» **Aim of the task**
Extend the patent excerpt about offsetting wagering risk, starting right after its last sentence.

» **Text for analysis**
^^^^^^^^

Various methods of offsetting the remaining risk may be used.
[0064] For example, in some embodiments, odds may be adjusted for offsetting wagers to encourage players to accept the offsetting wagers. Such odds may be adjusted at one or more of the locations of the gaming operator. For example, a risk manager may transmit an indication of desired odds for each such offsetting wager. The locations may then adjust wager offers for such offsetting wagers to encourage players to make such wagers to offset the total risk for such an event happening.
[0065] As another example, in some embodiments, a risk manager and/or agent thereof may attempt to sell a wager on a wager exchange and/or enter into an offsetting wager on a wager exchange. For example, a risk manager may submit a bid to enter into an offsetting wager on a wager exchange. Such an offsetting wager as discussed above may be a wager that offsets all or a portion of the risk. Some embodiments may include entering into an offsetting wager at another gaming operator.
[0066] One example risk and/or odds management system is described in U.S.
patent application number 12/687,980 to Amaitis and entitled ELECTRICAL COMPUTERS
AND DIGITAL PROCESSING SYSTEMS INVOLVING INTERPROGRAM OR
INTERPROCESS COMMUNICATION REGARDING AMUSEMENT DEVICES AND
GAMES, which is hereby incorporated herein by reference. One example of an exchange-like system for wagers is described in U.S. patent number 7,233,922 to Asher and entitled System and method for wagering-based transferable financial instruments, which is hereby incorporated herein by reference.
[0067] It should be recognized that any action and/or offsetting attempts may be performed by any entity at any level in any manner. For example, in some embodiments, a local facility may attempt to offset risk, prior to and/or in response to consolidated risk being determined. Offset at such facilities and/or by a risk manager may be used as input to a risk model to determine a new level of risk which may then be used to determine odds and/or desired further offsetting.
[0068] Some embodiments may include determining liquidity for one or more potential offsetting wagers. For example, a determination may be made that an offsetting wager to the bears winning a game may be very liquid (e.g., readily obtainable through a wagering exchange). In some embodiments, a level of liquidity may be used to determine odds for a wager offered on such an event. For example, if an offsetting wager is very readily available, a wager may be offered at better odds for a player than if the offsetting wager is illiquid. In some embodiments, the liquidity of the offsetting wager compared to the liquidity of the wager may be used to determine odds.

^^^^^^^^

» **Information supplied**
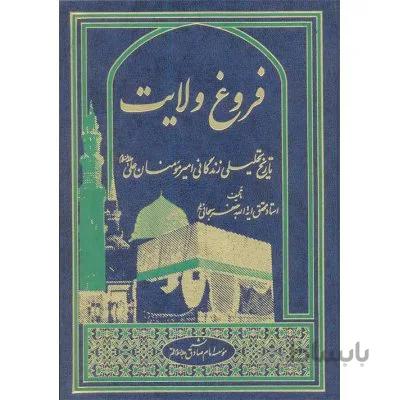 فروغ ولایت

^^^^^^^^

» **Answer below**
[0069] In some embodiments, based on rules of a jurisdiction, an indication of risk at a location may be published and received by a risk manager. Such an indication of risk may not be an order to enter into an offsetting wager. In some embodiments, order to enter into an offsetting wager may be sent to a risk manager from a location. In some embodiments, separate risk pools may be maintained per location and/or wager type. In some embodiments, a risk manager may operate as an agent to maintain such risk pools at desired levels.
[0070] In some embodiments, timing related to seeking and/or entering into offsetting wagers or otherwise offsetting risk may vary based on one or more characteristic of an event. For example, in some embodiments, if an offsetting wager market is and/or is expected to be liquid, then a risk manager may determine that the offsetting may be delayed until near to an event occurrence. In contrast, in some embodiments, if an offsetting wager market is and/or is expected to be illiquid, then a risk manager may determine that the offsetting should occur sooner (e.g., as soon as possible).
In some embodiments, if a larger number of wagers related to an event are expected in the future (e.g., say for a super bowl game later in the year and a wager that comes in very early), then a risk manager may delay attempts to offset the risk until closer to the event occurrence. In contrast, if few wagers related to an event are expected in the future, then a risk manager may attempt to offset risk sooner.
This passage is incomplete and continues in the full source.